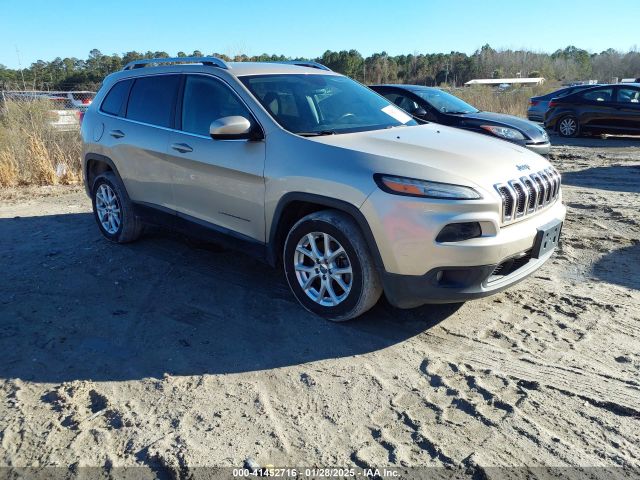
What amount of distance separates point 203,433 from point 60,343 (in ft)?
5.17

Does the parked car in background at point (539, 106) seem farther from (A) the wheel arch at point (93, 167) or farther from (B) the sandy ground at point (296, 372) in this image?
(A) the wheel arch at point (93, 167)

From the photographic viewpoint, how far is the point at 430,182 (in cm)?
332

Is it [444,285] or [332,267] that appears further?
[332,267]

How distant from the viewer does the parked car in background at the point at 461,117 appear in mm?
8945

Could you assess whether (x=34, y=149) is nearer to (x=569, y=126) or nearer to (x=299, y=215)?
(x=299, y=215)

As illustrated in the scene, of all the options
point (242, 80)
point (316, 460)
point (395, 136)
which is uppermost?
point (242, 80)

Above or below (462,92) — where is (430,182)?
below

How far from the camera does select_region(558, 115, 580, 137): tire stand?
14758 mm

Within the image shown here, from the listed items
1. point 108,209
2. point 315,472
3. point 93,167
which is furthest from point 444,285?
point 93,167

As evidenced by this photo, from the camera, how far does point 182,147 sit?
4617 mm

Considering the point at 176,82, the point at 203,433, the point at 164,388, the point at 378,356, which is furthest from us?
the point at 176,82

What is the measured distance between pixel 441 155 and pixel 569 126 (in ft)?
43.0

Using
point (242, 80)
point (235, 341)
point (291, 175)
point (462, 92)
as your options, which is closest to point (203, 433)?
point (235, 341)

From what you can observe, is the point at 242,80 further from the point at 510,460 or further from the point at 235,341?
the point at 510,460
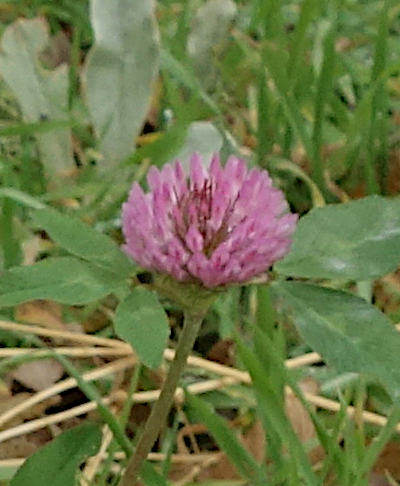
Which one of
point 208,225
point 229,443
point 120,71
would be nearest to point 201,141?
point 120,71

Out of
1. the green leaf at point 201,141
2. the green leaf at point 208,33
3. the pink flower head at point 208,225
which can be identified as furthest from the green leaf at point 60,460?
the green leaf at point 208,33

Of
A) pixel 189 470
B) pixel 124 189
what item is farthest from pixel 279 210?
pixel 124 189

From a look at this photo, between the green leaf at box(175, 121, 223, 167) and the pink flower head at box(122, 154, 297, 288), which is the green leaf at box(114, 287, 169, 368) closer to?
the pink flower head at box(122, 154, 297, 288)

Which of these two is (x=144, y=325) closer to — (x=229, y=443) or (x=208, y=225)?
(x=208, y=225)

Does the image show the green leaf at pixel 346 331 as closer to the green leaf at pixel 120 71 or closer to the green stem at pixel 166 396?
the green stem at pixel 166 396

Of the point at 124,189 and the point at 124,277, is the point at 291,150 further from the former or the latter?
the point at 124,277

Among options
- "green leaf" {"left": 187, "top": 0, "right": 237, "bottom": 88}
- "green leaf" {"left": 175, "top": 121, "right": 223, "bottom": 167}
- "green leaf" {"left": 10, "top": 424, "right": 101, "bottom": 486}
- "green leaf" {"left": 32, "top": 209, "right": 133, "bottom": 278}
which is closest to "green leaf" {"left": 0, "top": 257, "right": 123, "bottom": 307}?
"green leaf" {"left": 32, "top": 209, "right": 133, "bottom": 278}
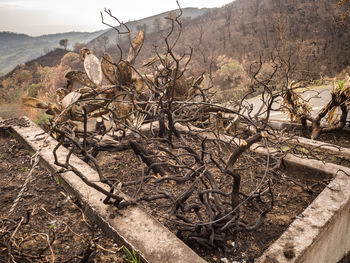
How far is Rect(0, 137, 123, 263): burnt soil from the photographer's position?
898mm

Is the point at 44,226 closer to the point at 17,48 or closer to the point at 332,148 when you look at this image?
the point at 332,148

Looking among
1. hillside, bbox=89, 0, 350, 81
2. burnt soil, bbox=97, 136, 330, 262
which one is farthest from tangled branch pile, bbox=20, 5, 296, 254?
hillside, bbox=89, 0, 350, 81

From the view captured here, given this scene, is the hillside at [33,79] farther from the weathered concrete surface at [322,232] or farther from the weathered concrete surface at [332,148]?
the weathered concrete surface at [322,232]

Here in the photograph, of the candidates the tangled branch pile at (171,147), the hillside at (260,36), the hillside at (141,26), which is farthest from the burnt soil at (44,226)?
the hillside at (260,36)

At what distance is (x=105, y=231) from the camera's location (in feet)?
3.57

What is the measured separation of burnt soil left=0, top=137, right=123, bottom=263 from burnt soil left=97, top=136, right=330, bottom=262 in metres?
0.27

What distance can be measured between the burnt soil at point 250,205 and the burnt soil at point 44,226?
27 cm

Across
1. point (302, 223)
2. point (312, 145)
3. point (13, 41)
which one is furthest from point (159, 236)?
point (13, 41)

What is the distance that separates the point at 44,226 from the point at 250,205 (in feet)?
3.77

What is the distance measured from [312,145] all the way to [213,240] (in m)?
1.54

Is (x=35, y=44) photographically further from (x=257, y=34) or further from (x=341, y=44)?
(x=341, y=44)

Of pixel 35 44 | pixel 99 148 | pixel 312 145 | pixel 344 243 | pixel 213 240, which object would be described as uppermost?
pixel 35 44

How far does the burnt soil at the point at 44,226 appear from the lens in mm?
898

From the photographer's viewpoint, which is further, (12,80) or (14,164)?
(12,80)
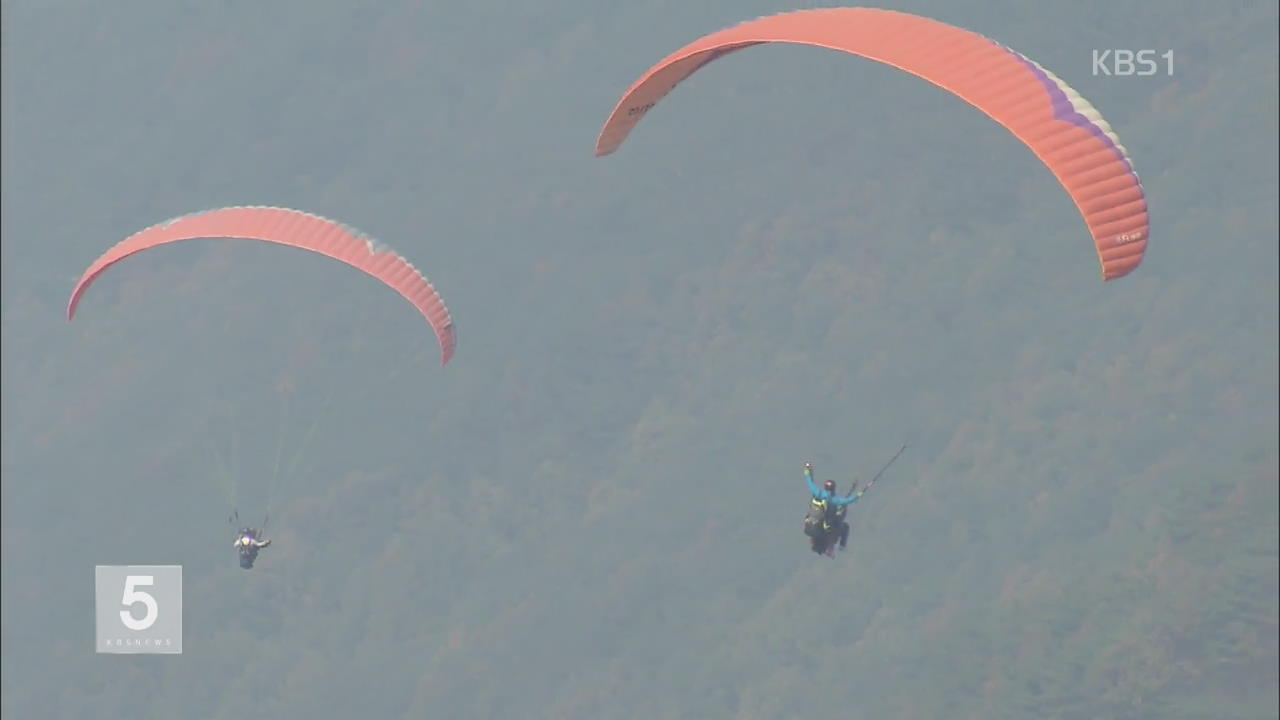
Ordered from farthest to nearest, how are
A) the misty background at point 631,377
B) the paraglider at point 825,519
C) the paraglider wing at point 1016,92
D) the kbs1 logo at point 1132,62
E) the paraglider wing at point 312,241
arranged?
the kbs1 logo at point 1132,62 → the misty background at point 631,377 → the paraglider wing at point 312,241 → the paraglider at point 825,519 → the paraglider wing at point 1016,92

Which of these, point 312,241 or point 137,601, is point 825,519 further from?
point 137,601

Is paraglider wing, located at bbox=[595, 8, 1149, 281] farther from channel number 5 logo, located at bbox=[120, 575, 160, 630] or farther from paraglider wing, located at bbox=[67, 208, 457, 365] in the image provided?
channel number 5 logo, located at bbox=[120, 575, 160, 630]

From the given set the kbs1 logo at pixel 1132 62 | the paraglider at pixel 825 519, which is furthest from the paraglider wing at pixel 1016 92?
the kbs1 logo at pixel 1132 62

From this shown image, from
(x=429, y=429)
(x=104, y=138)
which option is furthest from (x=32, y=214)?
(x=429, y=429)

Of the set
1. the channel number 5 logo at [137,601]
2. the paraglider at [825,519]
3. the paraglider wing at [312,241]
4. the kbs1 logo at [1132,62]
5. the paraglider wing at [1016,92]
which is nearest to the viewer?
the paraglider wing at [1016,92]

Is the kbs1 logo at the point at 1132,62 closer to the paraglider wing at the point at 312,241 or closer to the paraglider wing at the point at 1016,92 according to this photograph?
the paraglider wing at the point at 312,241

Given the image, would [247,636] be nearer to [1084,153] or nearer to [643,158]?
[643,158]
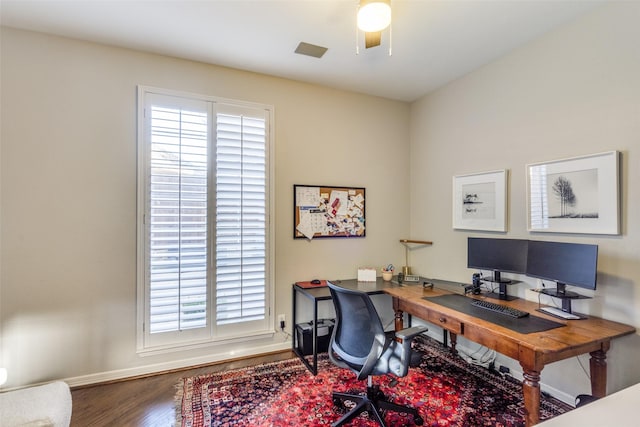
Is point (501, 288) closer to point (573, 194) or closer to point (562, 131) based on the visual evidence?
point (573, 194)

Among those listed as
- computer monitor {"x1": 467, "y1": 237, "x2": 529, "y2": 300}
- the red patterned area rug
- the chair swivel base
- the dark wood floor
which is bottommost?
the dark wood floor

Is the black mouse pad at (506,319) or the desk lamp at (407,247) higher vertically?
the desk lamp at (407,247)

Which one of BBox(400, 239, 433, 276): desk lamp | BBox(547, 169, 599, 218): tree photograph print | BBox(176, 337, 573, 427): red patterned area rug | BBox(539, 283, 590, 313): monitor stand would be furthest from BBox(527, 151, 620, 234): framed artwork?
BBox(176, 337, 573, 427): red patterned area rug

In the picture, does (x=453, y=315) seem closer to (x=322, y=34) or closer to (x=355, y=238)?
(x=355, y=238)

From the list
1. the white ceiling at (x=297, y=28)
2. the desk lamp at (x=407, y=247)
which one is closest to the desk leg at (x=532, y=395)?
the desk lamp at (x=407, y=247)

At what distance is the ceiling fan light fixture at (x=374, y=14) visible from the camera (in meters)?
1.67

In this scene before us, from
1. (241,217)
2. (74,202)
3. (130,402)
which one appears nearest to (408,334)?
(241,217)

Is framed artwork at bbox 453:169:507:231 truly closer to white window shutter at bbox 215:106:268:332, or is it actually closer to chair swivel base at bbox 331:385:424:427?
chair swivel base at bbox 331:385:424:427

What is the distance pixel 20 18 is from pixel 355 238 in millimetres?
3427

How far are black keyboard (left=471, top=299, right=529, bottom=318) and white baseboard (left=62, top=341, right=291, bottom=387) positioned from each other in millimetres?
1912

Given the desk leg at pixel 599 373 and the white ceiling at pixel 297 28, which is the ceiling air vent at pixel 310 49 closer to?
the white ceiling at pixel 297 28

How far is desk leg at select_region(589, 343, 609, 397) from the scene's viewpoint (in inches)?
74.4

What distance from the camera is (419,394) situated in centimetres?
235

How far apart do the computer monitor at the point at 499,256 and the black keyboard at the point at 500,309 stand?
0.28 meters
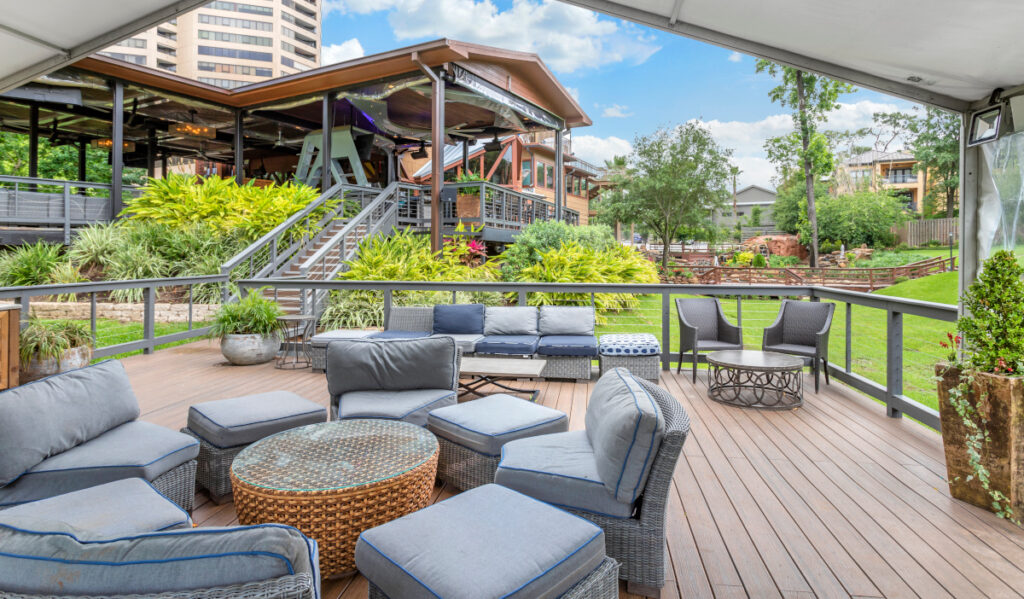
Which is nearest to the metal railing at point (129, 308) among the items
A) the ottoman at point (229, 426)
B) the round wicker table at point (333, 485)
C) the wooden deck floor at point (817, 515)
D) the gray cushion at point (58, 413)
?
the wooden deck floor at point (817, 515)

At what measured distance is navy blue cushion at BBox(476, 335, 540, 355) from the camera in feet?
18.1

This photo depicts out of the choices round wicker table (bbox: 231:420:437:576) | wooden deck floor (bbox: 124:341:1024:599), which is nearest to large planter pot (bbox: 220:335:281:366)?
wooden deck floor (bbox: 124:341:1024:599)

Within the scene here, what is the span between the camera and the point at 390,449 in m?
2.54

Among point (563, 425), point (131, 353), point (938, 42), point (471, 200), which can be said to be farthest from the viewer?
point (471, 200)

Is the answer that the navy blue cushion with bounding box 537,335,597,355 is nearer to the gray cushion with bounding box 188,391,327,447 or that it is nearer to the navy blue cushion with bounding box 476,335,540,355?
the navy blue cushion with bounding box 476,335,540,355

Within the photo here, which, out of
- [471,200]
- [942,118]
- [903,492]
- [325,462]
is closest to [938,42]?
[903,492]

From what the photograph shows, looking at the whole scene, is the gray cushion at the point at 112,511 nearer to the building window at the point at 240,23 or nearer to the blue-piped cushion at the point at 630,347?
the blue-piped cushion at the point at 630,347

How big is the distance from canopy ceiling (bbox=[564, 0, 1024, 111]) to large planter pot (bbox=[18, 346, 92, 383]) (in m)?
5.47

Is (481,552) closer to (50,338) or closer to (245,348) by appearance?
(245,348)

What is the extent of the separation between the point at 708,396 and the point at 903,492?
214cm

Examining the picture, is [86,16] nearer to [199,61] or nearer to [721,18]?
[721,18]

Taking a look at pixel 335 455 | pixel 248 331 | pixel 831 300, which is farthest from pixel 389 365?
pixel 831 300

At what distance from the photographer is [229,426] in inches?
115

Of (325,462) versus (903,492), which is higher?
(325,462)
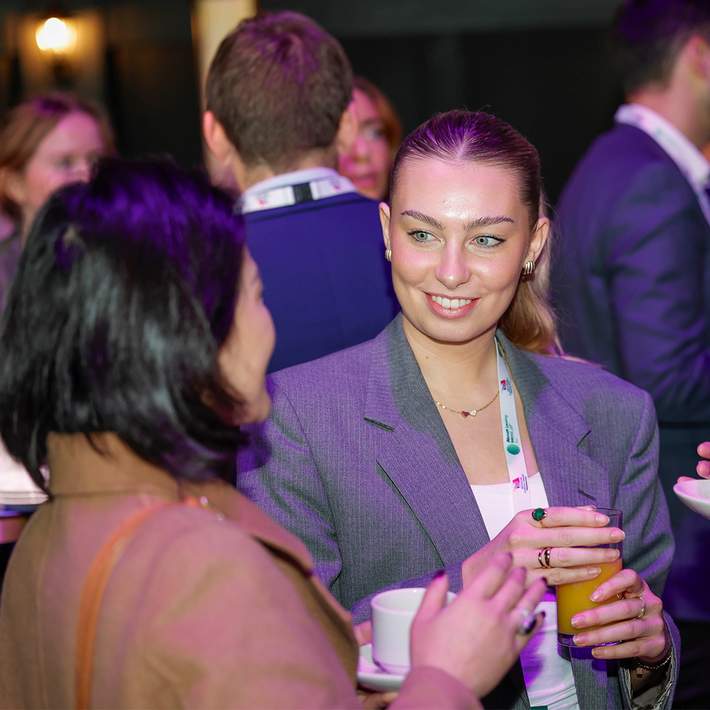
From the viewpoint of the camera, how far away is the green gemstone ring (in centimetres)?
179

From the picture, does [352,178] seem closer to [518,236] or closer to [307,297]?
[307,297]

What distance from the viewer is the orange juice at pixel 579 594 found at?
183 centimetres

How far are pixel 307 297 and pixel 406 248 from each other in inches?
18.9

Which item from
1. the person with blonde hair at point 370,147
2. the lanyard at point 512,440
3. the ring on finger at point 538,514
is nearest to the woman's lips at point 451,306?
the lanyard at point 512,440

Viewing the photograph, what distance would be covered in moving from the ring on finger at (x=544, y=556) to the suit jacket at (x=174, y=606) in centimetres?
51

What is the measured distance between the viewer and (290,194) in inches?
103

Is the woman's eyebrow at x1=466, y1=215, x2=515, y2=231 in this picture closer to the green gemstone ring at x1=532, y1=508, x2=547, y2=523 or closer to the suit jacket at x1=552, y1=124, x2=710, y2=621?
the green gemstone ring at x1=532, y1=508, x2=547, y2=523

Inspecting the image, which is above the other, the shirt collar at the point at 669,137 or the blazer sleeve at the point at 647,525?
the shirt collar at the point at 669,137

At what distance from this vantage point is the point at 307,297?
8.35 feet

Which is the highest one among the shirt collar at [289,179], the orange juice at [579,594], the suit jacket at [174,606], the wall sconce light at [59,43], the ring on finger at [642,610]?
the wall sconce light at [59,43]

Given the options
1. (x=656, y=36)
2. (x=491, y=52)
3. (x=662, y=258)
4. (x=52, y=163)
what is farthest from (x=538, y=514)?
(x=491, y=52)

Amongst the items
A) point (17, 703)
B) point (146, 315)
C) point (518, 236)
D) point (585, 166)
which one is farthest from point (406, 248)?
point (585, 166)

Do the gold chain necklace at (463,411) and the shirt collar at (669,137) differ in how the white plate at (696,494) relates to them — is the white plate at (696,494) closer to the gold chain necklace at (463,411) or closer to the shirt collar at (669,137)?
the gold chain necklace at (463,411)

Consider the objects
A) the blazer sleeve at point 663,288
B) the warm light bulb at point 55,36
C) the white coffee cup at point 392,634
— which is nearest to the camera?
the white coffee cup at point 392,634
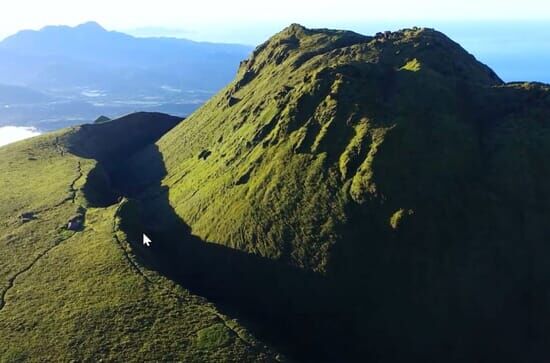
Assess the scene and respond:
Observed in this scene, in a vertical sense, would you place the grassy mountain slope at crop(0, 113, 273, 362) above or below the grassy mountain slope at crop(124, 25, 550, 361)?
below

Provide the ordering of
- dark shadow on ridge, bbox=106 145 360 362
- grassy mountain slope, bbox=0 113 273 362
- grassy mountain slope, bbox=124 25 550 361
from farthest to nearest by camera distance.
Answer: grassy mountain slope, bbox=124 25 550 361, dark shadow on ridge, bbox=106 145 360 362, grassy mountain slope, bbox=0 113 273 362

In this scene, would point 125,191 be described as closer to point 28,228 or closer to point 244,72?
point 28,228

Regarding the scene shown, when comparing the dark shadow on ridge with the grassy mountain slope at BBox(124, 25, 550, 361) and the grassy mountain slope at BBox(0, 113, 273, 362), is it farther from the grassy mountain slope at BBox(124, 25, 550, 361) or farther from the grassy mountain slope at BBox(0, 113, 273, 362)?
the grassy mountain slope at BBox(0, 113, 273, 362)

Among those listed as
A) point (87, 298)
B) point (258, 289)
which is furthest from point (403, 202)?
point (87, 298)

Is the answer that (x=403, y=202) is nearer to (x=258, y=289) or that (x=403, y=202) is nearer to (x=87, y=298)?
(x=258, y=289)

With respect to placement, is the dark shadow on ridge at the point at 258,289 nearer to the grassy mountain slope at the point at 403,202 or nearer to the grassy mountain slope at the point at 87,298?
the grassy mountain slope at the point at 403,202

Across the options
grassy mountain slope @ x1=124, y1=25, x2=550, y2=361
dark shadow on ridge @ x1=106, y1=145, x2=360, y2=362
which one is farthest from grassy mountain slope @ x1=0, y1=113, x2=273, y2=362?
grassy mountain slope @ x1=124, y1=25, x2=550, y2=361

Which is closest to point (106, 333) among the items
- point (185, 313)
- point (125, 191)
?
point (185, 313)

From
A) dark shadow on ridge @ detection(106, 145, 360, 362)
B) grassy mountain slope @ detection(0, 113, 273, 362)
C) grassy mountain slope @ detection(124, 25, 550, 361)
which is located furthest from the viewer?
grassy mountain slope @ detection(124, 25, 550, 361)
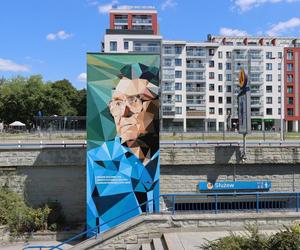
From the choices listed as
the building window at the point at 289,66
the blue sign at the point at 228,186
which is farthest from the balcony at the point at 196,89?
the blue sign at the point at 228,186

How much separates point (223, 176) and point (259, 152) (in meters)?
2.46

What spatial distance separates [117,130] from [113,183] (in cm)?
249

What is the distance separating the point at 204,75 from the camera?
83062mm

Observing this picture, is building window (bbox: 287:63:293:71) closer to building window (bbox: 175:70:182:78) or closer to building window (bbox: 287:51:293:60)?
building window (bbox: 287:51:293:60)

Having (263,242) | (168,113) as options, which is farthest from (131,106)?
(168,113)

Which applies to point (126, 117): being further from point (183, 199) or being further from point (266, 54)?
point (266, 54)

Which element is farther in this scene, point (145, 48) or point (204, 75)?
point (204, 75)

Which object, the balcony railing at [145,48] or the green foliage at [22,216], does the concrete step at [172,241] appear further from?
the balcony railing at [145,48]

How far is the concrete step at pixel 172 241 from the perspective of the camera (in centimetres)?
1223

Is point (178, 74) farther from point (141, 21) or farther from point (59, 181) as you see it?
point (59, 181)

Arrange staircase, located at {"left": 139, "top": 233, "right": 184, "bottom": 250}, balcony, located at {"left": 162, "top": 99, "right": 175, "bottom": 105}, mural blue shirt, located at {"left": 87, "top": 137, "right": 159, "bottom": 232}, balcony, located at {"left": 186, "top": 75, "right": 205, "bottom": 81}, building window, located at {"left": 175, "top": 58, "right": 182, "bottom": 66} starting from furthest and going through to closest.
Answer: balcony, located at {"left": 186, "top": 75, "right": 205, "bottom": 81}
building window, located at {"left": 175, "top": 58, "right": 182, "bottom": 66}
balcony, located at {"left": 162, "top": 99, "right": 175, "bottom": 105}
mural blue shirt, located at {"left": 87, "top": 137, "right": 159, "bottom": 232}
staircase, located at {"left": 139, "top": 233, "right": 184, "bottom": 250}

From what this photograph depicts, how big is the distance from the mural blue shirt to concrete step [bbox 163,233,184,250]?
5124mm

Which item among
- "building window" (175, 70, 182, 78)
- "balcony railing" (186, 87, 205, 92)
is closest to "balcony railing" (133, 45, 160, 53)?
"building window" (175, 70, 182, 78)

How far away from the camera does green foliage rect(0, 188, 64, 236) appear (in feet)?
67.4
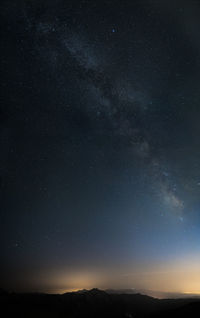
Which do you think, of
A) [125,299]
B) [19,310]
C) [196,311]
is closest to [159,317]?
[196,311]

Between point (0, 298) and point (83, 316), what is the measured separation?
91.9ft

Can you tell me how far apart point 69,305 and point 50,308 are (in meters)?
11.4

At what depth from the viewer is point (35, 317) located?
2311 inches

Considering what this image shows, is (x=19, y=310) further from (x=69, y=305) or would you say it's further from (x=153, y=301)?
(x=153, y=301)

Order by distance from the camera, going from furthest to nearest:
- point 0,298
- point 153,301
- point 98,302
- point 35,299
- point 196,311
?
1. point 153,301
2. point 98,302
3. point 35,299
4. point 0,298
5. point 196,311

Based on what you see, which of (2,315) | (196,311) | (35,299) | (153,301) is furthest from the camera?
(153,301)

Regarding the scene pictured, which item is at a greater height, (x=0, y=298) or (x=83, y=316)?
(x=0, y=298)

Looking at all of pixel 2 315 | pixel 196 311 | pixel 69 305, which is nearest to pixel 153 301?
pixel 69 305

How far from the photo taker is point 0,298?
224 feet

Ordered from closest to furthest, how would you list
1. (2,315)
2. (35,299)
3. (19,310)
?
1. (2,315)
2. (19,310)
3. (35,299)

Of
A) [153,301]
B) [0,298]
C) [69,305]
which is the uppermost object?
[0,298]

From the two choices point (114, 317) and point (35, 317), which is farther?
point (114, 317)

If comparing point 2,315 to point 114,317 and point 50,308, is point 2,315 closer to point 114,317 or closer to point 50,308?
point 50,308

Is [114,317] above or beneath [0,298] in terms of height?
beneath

────────────────

Reproduce verbatim the entries above, from the line containing "From the two" through the last line of the entries, with both ends included.

Written response:
From the two choices point (114, 317) and point (35, 317), which is farther?
point (114, 317)

If comparing point 2,315 to point 114,317 and point 50,308, is point 2,315 closer to point 114,317 or closer to point 50,308?
point 50,308

Is [114,317] above or beneath [0,298] in terms of height?
beneath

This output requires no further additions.